Tepat lima menit saya tiba di klinik. Ternyata tempat pertemuan dipindah di ruang kaca atau conservatory yang letaknya tak jauh. Biar hangat katanya. Di ruang berukuran 3x5m  itu sudah berjajar kursi yang diset memutar. Begitu mendekati pukul 3, ruangan ini tiba-tiba penuh. Ruang berdinding kaca ini jadi tidak sedingin sebelumnya, terlebih sinar matahari mulai sembunyi di balik gunung nan tinggi. 

Seorang laki-laki cukup berumur dengan jaket merah memperkenalkan diri. “My name Peter. Saya disini sebagai dokter sukarela yang dipekerjakan untuk membantu anda, para trekker jika menghadapi masalah kesehatan.” 

Dr. Peter –yang ternyata dari Yorkshire Inggris ini melanjutkan session dengan gambar dan grafik untuk menjelaskan apa itu AMS (Acute Altitude Sickness). Tanya jawab dengan diselingi demonstrasi membuat waktu cepat berlalu. Salah satu yang ditunjukkannya adalah Gammow Bag, yakni alat semacam sleeping bag dengan diisin udara yang dikompresi memakai sepeda. Alat ini adalah salah satu bentuk treatment di lapangan jika terkena AMS dalam medan yang sulit untuk dievakuasi. 

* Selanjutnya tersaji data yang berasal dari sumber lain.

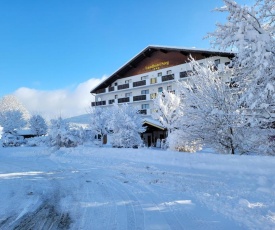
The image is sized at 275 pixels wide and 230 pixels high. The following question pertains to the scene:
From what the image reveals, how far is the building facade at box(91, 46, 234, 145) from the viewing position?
32.7 metres

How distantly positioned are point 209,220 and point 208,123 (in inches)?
319

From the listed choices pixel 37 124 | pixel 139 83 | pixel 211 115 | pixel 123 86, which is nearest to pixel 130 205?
pixel 211 115

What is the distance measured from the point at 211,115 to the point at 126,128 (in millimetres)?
12022

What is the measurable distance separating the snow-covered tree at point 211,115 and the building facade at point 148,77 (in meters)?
16.0

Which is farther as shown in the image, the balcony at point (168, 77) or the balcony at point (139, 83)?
the balcony at point (139, 83)

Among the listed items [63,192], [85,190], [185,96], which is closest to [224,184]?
[85,190]

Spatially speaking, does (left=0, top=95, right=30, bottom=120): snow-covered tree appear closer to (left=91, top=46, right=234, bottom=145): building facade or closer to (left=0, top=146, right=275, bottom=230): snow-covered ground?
(left=91, top=46, right=234, bottom=145): building facade

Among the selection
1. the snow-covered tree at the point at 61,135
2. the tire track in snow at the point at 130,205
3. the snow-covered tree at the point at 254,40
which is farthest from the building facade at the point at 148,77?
the snow-covered tree at the point at 254,40

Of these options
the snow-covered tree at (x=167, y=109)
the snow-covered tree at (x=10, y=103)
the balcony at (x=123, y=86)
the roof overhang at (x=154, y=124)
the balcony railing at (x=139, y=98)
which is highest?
the snow-covered tree at (x=10, y=103)

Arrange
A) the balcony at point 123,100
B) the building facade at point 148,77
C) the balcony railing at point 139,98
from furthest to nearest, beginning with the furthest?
the balcony at point 123,100
the balcony railing at point 139,98
the building facade at point 148,77

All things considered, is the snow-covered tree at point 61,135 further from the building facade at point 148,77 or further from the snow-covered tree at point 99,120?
the building facade at point 148,77

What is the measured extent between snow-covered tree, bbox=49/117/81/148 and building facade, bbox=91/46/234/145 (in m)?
9.55

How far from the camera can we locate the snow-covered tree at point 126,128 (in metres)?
22.1

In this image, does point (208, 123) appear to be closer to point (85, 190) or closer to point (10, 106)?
point (85, 190)
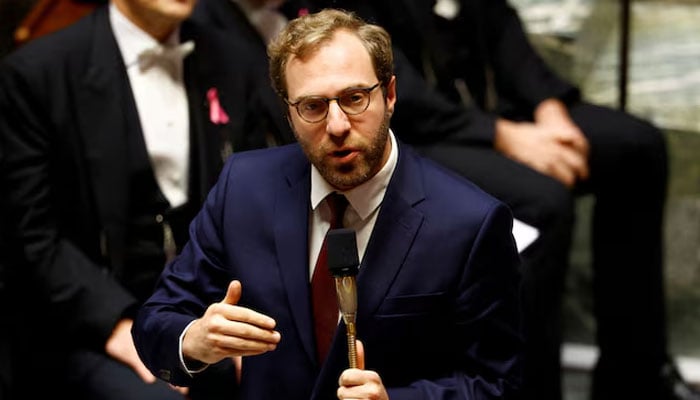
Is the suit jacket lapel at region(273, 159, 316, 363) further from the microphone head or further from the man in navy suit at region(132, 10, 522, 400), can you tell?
the microphone head

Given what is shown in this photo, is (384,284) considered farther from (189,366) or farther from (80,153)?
(80,153)

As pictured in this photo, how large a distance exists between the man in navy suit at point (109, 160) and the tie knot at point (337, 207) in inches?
11.3

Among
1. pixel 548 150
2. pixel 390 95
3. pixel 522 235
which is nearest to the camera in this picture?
pixel 390 95

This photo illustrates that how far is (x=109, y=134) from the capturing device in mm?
1935

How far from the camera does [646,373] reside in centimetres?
267

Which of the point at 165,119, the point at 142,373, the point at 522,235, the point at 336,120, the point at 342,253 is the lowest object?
the point at 142,373

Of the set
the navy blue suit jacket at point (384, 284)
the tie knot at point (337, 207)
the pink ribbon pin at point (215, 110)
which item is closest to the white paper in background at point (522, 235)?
the navy blue suit jacket at point (384, 284)

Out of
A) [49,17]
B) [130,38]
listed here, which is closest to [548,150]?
[130,38]

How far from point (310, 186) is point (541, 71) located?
1423 mm

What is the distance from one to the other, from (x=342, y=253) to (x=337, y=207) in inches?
4.7

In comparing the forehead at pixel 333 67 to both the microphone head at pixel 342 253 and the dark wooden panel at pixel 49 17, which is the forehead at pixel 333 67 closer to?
the microphone head at pixel 342 253

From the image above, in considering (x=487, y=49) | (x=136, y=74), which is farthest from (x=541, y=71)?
(x=136, y=74)

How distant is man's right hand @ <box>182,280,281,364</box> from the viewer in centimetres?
133

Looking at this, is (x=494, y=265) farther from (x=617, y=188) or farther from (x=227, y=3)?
(x=617, y=188)
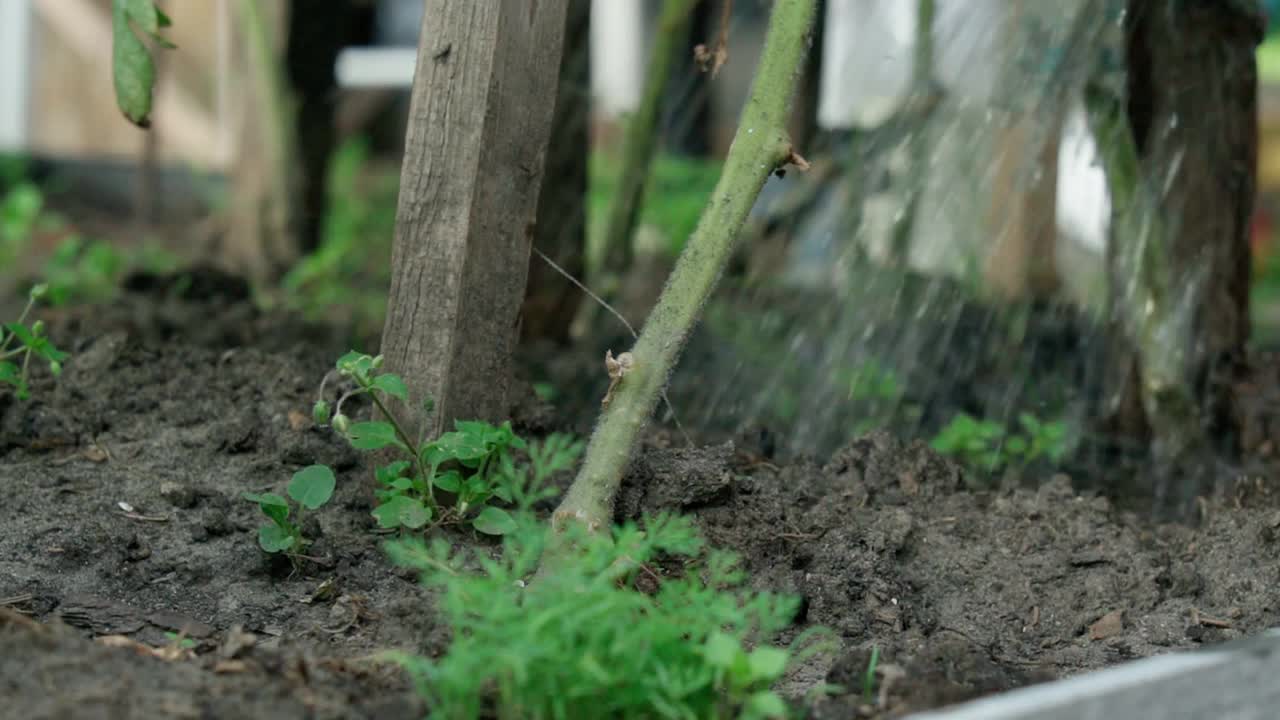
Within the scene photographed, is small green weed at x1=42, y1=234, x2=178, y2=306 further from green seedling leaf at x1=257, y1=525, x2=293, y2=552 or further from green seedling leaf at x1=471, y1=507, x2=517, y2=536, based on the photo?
green seedling leaf at x1=471, y1=507, x2=517, y2=536

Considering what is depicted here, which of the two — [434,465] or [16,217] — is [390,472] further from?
[16,217]

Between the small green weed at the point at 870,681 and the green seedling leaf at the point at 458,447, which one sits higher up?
the green seedling leaf at the point at 458,447

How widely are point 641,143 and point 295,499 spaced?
244 cm

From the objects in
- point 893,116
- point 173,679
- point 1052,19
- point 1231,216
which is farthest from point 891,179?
point 173,679

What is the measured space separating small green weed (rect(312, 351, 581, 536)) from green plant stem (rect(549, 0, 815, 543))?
7 centimetres

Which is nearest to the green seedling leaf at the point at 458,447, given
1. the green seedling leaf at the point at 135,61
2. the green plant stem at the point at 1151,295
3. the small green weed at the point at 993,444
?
the green seedling leaf at the point at 135,61

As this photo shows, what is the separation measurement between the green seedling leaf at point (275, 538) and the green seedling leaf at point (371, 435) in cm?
18

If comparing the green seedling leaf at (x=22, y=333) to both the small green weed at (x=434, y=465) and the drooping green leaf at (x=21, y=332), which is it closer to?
the drooping green leaf at (x=21, y=332)

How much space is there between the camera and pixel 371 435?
242cm

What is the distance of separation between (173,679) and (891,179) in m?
3.17

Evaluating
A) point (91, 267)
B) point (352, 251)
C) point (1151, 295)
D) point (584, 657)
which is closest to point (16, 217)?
point (91, 267)

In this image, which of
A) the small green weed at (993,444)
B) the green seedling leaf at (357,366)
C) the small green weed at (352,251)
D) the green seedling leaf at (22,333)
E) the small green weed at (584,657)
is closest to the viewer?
the small green weed at (584,657)

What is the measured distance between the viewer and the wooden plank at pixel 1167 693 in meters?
1.60

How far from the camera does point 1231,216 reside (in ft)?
12.6
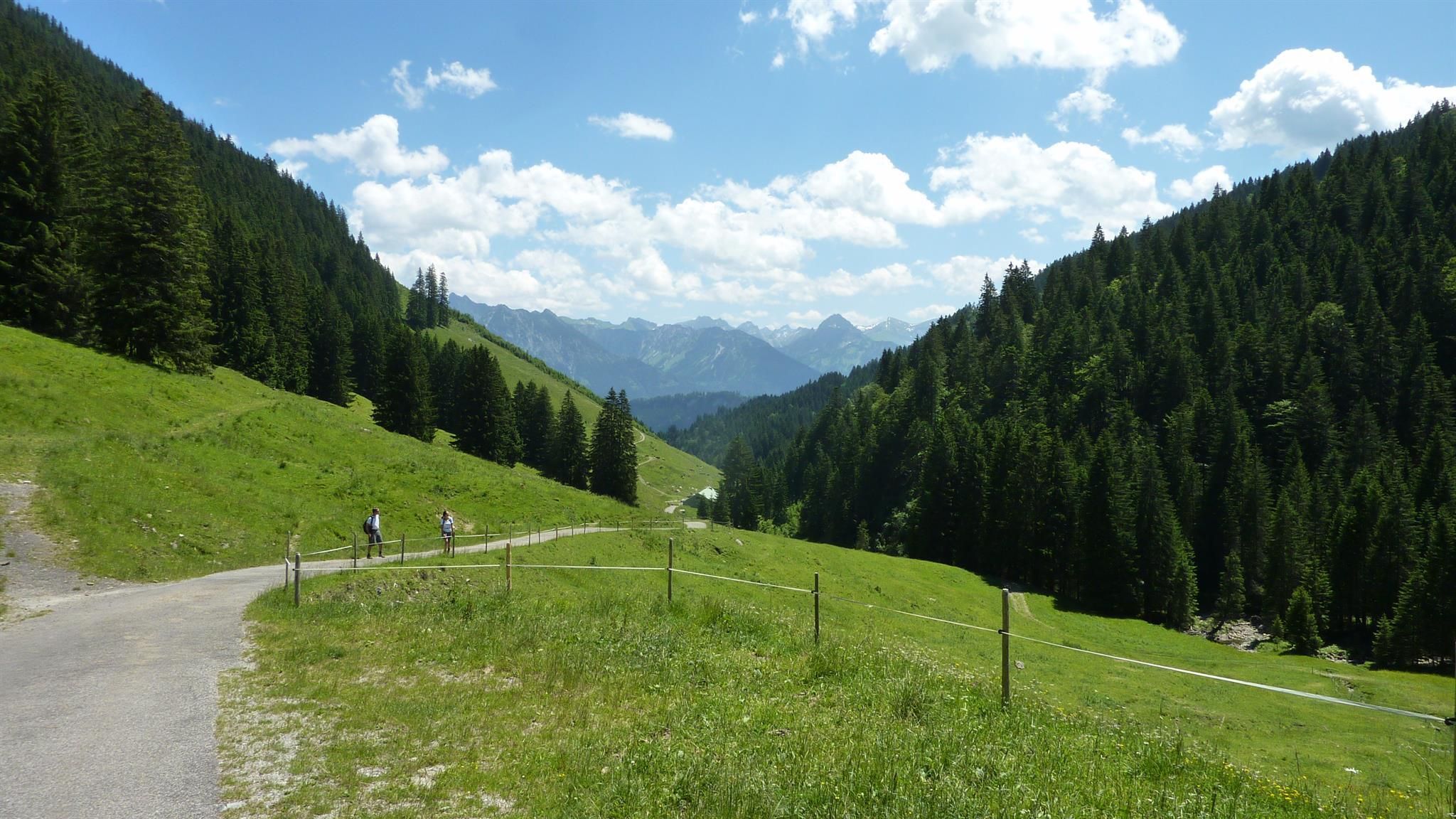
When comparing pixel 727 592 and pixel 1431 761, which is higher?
pixel 1431 761

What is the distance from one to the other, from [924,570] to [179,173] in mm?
70451

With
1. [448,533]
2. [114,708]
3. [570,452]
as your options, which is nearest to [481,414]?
[570,452]

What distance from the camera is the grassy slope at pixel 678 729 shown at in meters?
7.87

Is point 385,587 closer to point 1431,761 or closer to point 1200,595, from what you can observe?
point 1431,761

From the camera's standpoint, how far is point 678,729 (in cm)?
1012

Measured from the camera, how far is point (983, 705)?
37.1ft

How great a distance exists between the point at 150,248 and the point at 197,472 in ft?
75.6

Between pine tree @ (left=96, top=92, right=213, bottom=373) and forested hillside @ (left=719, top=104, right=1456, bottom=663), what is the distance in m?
83.7

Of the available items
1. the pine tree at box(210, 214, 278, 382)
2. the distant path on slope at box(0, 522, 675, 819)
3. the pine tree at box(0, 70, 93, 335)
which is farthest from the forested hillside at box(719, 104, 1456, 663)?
the pine tree at box(0, 70, 93, 335)

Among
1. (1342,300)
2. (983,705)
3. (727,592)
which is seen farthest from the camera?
(1342,300)

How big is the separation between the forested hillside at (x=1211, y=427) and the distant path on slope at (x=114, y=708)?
8335cm

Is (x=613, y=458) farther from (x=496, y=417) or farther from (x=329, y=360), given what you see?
(x=329, y=360)

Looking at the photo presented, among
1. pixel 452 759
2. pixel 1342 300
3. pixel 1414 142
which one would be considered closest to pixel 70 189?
pixel 452 759

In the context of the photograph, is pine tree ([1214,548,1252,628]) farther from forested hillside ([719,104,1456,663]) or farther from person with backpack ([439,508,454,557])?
person with backpack ([439,508,454,557])
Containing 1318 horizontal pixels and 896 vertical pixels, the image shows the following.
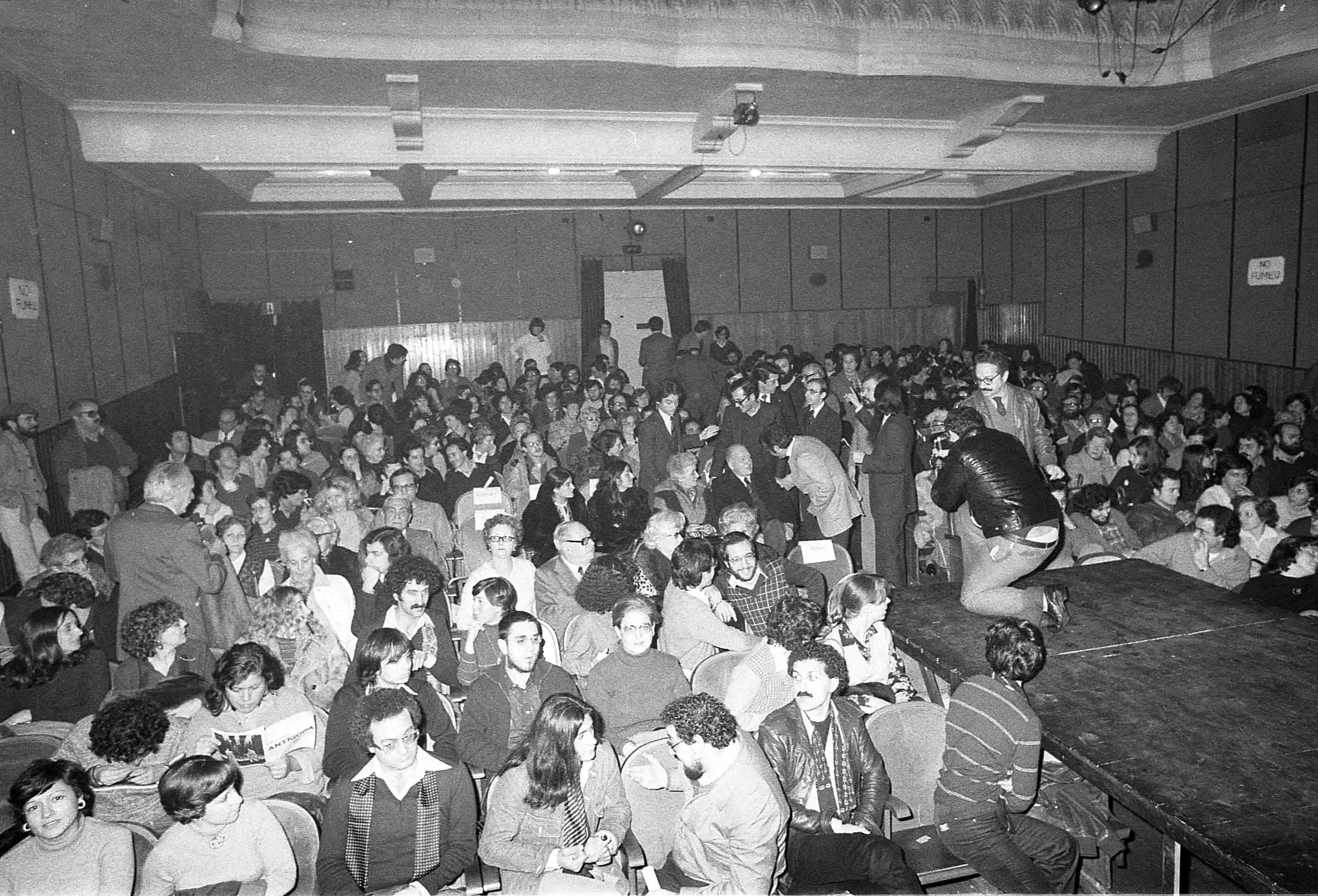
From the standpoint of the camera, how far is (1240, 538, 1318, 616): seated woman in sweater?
14.4ft

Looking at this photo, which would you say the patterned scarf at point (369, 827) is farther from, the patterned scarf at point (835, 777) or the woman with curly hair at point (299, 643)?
the patterned scarf at point (835, 777)

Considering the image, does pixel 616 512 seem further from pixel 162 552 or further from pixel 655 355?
pixel 655 355

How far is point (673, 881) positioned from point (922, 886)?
2.71ft

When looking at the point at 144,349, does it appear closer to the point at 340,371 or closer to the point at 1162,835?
the point at 340,371

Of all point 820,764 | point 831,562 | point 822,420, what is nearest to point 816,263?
point 822,420

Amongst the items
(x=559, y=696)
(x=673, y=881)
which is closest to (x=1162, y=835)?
(x=673, y=881)

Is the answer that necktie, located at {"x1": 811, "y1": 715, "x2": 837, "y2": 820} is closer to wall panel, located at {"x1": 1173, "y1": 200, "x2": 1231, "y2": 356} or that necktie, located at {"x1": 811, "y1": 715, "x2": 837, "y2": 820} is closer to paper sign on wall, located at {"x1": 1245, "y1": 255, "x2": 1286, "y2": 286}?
paper sign on wall, located at {"x1": 1245, "y1": 255, "x2": 1286, "y2": 286}

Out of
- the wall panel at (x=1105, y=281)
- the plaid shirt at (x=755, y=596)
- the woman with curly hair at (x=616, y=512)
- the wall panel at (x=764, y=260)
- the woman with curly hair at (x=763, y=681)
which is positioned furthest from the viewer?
the wall panel at (x=764, y=260)

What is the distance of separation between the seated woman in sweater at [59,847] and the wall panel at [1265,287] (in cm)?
1189

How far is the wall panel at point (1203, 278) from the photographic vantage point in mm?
10922

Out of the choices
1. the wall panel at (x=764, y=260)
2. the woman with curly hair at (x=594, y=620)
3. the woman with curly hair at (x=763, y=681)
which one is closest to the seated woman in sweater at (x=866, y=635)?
the woman with curly hair at (x=763, y=681)

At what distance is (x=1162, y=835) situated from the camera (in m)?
3.12

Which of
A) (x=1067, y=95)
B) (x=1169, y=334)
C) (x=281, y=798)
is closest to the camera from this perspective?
(x=281, y=798)

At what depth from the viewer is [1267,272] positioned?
33.6 ft
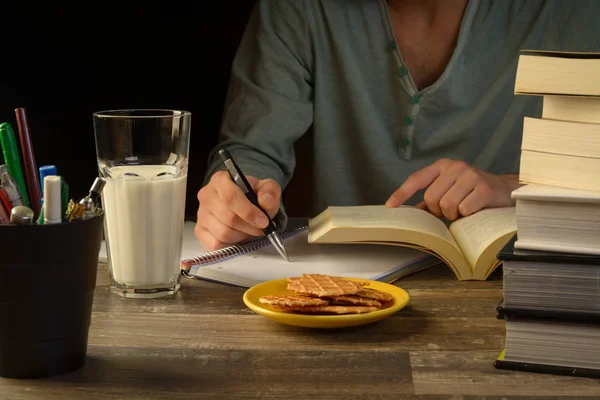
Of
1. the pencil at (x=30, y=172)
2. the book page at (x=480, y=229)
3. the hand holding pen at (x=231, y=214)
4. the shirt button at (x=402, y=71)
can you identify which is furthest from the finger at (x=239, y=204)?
the shirt button at (x=402, y=71)

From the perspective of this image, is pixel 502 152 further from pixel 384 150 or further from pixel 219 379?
pixel 219 379

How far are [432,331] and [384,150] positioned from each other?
110 centimetres

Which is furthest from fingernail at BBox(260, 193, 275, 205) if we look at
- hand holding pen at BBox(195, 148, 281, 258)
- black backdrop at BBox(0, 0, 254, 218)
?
black backdrop at BBox(0, 0, 254, 218)

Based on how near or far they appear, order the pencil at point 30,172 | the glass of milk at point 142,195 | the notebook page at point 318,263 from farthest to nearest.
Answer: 1. the notebook page at point 318,263
2. the glass of milk at point 142,195
3. the pencil at point 30,172

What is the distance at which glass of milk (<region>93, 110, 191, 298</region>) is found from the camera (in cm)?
109

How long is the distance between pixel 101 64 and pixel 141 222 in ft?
3.92

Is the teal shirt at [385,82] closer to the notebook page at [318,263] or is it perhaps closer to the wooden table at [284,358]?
the notebook page at [318,263]

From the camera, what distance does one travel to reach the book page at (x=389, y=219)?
4.03 feet

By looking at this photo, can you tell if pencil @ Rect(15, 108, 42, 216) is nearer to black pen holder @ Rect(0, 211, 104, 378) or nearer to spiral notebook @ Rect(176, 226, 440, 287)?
black pen holder @ Rect(0, 211, 104, 378)

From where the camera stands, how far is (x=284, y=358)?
0.88 meters

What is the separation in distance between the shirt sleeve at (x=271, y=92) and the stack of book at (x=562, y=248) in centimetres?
95

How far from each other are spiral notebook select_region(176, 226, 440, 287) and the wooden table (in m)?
0.10

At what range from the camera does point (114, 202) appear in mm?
1104

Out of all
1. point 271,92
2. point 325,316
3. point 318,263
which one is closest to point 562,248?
point 325,316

Menurut sang dokter, AMS adalah penyakit yang masih penuh misteri. Riset dan studi mengenai topik ini masih dilakukan. Bukti cukup meyakinkan kalau altitute sickness itu bukanlah masalah stamina. Tetapi bagaimana tubuh mampu menyesuaikan dengan cepat dalam perubahan lingkungan. Seorang yang nampak kuat kemungkinan akan mengalami AMS lebih fatal karena ia merasa percaya diri untuk mendaki dengan cepat.